YOUR SOLIN GENERATED RECIPE
Grilled Steak and Bell Pepper Quesadillas
Savor the smoky flavors of grilled steak paired with sweet, charred bell peppers nestled inside a warm whole wheat tortilla with a touch of low-fat cheese. This quesadilla is crisped to perfection and melds together dynamic textures and tastes for a satisfying meal that works for breakfast, lunch, or dinner.
INGREDIENTS
4 oz Top Sirloin Steak
1 Whole Wheat Tortilla
1/2 medium Red Bell Pepper
1/4 cup Low-Fat Shredded Cheese
1 tsp Olive Oil
Salt & Pepper to taste
PREPARATION
Preheat a grill or grill pan over medium-high heat.
Season the 4 oz steak with salt and pepper on both sides.
Brush the steak lightly with olive oil and grill for about 4-5 minutes per side for medium doneness. Let rest for a few minutes after grilling.

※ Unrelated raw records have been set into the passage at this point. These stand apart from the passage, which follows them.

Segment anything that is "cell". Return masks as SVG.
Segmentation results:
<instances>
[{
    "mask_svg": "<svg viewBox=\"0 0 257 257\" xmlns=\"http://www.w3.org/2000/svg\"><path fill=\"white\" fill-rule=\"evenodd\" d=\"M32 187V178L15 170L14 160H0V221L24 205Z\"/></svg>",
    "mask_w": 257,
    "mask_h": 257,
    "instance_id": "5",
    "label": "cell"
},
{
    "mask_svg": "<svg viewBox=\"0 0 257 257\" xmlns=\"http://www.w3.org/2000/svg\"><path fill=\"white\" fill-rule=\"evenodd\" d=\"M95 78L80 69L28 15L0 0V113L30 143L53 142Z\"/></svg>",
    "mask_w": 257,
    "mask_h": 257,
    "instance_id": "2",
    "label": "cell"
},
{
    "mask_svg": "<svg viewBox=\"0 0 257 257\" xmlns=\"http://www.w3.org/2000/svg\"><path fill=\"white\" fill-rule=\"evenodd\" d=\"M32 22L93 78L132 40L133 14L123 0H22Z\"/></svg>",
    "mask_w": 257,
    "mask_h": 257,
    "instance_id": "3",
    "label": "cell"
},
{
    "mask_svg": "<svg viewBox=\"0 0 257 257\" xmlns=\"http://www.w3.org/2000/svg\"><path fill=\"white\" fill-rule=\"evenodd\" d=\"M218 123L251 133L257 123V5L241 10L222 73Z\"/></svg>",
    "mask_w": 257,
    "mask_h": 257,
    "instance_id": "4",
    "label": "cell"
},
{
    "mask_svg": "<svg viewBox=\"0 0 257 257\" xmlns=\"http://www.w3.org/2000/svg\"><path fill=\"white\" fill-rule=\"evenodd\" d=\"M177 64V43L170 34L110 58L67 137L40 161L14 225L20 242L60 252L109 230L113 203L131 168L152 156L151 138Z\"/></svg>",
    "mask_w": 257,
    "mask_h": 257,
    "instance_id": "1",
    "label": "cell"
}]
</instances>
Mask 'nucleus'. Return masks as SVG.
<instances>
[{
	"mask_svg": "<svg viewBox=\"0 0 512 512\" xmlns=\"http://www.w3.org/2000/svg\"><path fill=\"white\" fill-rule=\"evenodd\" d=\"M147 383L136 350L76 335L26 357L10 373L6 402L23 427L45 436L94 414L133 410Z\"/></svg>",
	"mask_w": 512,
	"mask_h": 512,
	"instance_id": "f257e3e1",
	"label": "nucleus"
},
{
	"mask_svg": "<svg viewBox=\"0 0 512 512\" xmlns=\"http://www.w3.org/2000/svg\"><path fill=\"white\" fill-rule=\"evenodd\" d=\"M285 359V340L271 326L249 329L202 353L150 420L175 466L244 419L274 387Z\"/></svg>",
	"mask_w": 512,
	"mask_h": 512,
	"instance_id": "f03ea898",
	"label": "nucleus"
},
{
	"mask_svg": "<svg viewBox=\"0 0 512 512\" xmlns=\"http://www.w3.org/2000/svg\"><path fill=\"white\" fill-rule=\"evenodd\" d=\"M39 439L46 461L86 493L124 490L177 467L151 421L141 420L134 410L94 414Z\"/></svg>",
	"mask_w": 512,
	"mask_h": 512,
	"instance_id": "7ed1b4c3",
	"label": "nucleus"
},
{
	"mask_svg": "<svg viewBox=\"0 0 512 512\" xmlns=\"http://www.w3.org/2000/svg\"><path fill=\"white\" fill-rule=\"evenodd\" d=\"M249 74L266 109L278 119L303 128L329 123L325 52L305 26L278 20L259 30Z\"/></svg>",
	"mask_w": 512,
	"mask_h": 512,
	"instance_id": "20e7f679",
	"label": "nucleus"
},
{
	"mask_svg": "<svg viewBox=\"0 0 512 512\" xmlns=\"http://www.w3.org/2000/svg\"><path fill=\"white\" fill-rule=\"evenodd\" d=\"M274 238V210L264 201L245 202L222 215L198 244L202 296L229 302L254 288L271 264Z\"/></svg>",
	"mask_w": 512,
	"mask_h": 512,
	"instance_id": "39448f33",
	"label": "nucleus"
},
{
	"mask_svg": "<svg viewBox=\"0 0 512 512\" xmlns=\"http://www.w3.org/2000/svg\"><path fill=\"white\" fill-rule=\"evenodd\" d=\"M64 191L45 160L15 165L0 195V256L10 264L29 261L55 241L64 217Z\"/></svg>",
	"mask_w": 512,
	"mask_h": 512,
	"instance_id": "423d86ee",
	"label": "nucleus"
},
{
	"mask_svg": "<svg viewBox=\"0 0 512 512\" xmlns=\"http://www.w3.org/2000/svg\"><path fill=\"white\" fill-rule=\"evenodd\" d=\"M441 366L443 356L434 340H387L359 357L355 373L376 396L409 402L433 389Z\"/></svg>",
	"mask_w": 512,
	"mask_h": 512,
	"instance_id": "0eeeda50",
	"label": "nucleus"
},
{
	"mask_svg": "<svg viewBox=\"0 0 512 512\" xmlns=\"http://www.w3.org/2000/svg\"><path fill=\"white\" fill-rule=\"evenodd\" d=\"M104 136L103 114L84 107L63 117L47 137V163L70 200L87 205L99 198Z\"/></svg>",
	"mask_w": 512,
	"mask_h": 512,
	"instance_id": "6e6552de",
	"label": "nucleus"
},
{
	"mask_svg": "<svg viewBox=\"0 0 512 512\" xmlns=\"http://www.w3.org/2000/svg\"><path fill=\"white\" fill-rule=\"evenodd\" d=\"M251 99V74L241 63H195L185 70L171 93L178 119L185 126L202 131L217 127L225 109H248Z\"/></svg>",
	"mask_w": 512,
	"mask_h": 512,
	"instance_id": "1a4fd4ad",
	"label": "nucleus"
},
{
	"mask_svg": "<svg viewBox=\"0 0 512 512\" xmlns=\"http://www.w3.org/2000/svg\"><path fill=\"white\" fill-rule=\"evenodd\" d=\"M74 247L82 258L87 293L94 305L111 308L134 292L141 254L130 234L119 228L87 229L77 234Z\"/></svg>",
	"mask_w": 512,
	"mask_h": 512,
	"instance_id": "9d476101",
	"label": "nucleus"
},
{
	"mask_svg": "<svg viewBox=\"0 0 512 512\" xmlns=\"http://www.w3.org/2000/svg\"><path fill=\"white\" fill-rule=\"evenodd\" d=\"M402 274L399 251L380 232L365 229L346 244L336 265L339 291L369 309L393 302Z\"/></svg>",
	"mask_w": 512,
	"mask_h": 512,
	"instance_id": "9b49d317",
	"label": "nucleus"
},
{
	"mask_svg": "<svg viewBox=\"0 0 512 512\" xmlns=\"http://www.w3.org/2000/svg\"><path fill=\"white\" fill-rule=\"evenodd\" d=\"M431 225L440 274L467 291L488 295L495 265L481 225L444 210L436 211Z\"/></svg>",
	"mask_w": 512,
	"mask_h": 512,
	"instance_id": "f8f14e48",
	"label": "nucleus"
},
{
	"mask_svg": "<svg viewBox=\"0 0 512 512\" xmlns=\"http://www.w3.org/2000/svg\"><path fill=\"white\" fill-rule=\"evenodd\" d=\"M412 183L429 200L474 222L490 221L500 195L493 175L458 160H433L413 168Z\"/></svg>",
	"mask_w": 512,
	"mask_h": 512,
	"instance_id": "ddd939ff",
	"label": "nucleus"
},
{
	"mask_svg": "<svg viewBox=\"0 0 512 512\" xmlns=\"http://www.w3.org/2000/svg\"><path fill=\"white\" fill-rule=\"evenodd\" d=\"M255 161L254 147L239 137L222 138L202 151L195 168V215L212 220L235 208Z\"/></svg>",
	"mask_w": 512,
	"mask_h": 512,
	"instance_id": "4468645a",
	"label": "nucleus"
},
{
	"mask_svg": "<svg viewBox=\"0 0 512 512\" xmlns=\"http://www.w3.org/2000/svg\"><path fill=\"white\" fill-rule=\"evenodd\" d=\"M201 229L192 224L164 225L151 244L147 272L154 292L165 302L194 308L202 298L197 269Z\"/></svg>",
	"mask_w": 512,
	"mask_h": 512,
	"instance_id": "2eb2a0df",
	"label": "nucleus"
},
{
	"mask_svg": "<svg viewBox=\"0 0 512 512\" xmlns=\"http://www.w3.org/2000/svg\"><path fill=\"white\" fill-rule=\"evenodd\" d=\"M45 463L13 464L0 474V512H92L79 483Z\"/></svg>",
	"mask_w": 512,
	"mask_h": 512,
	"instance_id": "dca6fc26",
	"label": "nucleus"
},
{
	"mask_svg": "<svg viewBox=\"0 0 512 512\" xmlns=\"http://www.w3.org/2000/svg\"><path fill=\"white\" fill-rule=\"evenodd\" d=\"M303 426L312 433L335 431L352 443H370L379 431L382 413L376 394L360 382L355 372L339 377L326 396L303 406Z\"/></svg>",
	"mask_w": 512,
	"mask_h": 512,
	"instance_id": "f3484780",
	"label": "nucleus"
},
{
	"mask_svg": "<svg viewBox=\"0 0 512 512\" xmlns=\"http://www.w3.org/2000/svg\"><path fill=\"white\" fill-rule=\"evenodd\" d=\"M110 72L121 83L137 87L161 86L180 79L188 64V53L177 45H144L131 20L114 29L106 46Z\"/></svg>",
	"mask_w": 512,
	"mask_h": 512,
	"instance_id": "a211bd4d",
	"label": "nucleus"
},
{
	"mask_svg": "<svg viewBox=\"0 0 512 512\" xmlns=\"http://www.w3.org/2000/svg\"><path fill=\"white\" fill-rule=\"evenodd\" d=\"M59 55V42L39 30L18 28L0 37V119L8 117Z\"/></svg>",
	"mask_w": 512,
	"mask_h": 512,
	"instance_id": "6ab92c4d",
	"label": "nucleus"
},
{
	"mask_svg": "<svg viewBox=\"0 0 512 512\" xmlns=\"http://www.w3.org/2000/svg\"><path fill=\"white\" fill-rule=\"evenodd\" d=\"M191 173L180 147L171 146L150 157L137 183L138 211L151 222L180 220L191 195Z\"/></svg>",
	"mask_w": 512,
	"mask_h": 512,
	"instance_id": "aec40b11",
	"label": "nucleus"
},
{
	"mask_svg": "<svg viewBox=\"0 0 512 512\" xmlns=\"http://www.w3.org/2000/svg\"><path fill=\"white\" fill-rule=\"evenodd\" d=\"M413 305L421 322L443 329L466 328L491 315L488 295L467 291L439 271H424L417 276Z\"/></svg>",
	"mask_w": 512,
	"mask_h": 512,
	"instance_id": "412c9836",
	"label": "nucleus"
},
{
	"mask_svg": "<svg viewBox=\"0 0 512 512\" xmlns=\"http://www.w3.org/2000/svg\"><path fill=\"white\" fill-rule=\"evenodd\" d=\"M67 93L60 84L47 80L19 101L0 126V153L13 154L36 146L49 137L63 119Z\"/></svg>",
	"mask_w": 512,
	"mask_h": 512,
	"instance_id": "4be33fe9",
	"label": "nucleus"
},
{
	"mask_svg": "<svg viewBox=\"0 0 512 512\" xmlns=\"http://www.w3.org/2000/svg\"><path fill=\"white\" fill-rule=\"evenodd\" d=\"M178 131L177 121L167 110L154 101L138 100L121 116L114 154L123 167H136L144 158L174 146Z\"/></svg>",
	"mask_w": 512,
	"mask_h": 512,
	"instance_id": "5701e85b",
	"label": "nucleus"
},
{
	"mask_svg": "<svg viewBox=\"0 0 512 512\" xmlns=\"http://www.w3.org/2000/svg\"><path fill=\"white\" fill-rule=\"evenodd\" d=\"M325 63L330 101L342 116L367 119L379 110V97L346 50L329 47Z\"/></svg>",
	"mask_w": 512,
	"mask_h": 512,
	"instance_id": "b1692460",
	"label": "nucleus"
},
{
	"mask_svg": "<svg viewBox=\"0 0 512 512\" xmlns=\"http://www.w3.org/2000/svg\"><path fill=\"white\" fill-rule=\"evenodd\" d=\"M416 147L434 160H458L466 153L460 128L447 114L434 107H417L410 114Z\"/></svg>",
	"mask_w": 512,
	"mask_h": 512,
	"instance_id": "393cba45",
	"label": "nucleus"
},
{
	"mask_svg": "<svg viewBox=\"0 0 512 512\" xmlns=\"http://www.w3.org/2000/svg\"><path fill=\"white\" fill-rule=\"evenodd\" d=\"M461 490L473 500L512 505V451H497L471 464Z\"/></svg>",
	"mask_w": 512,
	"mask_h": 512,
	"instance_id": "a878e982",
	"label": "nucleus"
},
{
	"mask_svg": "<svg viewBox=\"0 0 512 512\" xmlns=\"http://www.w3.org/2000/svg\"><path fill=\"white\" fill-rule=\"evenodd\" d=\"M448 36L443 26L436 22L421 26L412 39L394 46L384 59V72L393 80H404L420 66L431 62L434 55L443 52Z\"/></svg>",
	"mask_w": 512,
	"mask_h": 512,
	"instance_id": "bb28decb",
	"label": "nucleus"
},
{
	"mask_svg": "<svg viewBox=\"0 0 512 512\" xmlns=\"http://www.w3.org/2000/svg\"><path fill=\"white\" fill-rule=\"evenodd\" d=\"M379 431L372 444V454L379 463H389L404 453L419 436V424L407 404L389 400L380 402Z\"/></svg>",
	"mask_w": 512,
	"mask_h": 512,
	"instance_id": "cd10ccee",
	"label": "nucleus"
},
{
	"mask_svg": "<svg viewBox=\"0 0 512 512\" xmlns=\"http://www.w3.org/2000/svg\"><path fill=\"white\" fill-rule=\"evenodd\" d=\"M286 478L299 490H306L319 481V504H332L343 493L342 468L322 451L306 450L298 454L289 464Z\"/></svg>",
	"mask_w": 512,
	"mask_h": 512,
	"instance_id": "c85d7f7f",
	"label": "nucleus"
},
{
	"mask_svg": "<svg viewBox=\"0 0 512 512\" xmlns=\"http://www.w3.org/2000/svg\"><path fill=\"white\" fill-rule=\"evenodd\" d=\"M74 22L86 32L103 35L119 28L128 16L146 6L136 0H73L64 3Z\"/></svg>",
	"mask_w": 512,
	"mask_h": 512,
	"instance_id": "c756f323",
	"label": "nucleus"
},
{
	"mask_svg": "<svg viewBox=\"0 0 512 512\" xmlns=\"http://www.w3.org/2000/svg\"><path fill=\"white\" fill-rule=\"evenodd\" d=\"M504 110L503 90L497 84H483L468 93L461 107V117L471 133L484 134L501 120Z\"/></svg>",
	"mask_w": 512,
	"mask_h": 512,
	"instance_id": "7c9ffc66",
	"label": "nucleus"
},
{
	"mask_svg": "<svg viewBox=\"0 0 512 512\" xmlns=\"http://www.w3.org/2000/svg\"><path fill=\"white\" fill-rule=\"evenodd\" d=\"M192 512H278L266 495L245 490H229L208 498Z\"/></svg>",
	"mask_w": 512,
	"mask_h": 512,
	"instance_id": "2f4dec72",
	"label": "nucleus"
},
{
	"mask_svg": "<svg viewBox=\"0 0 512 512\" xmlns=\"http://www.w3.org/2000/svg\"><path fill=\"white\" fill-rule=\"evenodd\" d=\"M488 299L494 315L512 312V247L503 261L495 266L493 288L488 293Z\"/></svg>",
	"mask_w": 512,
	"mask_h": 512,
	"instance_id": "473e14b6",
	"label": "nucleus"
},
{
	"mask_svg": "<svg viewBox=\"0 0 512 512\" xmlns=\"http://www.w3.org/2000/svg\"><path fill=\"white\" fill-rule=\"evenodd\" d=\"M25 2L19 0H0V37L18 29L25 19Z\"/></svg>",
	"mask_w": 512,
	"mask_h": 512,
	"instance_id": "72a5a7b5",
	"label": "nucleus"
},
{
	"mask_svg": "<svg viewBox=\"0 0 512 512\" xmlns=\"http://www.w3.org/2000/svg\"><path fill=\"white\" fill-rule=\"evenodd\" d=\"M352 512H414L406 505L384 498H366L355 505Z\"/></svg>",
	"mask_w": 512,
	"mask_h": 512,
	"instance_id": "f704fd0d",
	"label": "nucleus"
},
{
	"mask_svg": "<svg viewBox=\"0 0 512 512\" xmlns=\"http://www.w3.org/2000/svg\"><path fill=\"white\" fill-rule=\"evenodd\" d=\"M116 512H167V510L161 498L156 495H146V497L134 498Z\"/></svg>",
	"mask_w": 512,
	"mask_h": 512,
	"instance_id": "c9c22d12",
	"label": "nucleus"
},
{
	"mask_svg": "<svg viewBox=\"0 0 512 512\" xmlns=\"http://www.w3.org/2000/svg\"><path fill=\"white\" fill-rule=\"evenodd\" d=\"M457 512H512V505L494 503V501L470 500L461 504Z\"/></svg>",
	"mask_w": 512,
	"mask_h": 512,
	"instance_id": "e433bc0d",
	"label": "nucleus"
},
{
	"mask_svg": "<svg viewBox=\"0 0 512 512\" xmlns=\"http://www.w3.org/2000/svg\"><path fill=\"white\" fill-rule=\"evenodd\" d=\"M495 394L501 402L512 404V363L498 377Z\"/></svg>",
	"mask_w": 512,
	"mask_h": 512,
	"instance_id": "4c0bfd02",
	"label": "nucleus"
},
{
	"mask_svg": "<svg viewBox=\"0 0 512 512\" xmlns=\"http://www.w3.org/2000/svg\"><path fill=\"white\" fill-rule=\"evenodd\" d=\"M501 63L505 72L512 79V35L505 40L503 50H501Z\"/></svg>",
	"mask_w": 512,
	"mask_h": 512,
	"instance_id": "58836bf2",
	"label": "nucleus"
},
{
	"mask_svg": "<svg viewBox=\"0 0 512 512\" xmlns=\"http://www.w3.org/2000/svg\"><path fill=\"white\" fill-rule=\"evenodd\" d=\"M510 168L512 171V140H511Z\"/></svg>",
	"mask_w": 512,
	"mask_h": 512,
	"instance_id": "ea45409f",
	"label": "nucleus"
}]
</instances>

While the steak is resting, slice the red bell pepper into thin strips.
Lay the whole wheat tortilla on a heated pan over medium heat. Sprinkle half of the shredded cheese evenly on one half of the tortilla.
Spread the sliced bell peppers on top of the cheese, then slice the grilled steak thinly and layer it over the peppers.
Top with the remaining cheese, fold the tortilla in half, and press gently.
Cook the quesadilla for 2-3 minutes per side until the tortilla is crisp and the cheese has melted.
Remove from the pan, slice into wedges, and serve hot.